Current VirtualEdge customer Trudy Knoepke-Campbell, the director of workforce planning at HealthEast Care System in Minnesota, says she and her staff are weeks away from the launch of a non-paper applicant tracking system. The healthcare system employs approximately 7,000 people in four St. Paul-area hospitals, clinics, and other locations.
“I don’t know what VirtualEdge will look like in the future and in terms of personnel, but I have been wondering when some of the bigger people would just purchase one of the niche vendors for the recruitment vendors. Now ADP has done just that,” says Knoepke-Campbell.
“Between ADP and last week’s BrassRing news, it’s really shaking up now. We’ve seen two now in less than a week,” she notes. “We?re looking forward to what comes out of this for us as a customer and to see where this may support us as an organization.”
“This is arguably one of the top-five products on the market,” says Rick Fletcher, president of HRchitect. “ADP has a great sales team, but what they do not have are domain experts. VirtualEdge brings to them a large group of domain experts who understand recruiting. They bought a great think-tank of an organization that truly understands recruiting.
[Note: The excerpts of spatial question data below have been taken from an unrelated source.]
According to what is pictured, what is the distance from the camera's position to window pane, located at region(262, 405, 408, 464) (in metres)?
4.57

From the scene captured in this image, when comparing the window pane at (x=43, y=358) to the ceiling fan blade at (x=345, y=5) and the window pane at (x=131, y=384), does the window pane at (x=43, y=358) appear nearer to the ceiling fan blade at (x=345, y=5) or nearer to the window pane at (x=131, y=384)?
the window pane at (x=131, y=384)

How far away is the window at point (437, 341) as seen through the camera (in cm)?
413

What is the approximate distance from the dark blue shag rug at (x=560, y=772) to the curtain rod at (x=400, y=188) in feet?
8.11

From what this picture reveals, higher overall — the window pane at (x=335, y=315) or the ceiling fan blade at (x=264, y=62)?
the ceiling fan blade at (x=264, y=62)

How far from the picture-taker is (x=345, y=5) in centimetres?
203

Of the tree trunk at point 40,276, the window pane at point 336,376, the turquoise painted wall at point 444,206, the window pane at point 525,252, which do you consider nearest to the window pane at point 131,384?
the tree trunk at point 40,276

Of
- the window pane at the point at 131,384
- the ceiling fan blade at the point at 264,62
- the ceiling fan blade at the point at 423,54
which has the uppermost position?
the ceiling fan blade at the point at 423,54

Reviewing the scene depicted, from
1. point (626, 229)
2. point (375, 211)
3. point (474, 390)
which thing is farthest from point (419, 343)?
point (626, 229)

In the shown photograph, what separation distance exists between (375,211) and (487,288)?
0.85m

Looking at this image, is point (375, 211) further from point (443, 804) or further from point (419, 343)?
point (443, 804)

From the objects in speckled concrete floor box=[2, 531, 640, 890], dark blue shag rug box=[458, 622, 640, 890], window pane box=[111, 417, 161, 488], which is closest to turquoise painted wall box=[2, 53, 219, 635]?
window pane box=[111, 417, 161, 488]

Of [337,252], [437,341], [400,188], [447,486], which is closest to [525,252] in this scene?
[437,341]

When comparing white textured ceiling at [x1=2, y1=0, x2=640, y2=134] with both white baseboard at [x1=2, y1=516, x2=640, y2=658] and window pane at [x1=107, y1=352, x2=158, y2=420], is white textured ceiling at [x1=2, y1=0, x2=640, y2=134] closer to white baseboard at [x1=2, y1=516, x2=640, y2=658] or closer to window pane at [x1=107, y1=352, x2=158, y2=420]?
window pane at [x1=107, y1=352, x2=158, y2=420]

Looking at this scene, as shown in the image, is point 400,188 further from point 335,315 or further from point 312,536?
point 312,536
We haven’t seen that in ADP before,” says Fletcher.
Indeed, ADP said this acquisition will enhance product offerings for mid-market, large and global organizations through an expanded lineup of pre-employment services recruiting and vendor management tools. The company recently formed the Pre-Employment Services group to focus on the resource hiring needs of its clients and said this acquisition is part of its commitment to the pre-employment marketplace.
The company said it will integrate VirtualEdge into ADP’s Enterprise HR solution, serving national clients with 1,000 or more employees, and ADP GlobalView products, which serve ADP multinational and international clients.
ADP’s hourly system, Odyssey, which competes with Unicru’s Kronos, counts Sears, Safeway, and Rent-A-Center and a handful of other companies as clients. However, Fletcher says that with fewer than a dozen clients, only a minority of ADP’s 570,000 clients, such as large retail, restaurant and hotel clients, would ever see a fit with Odyssey.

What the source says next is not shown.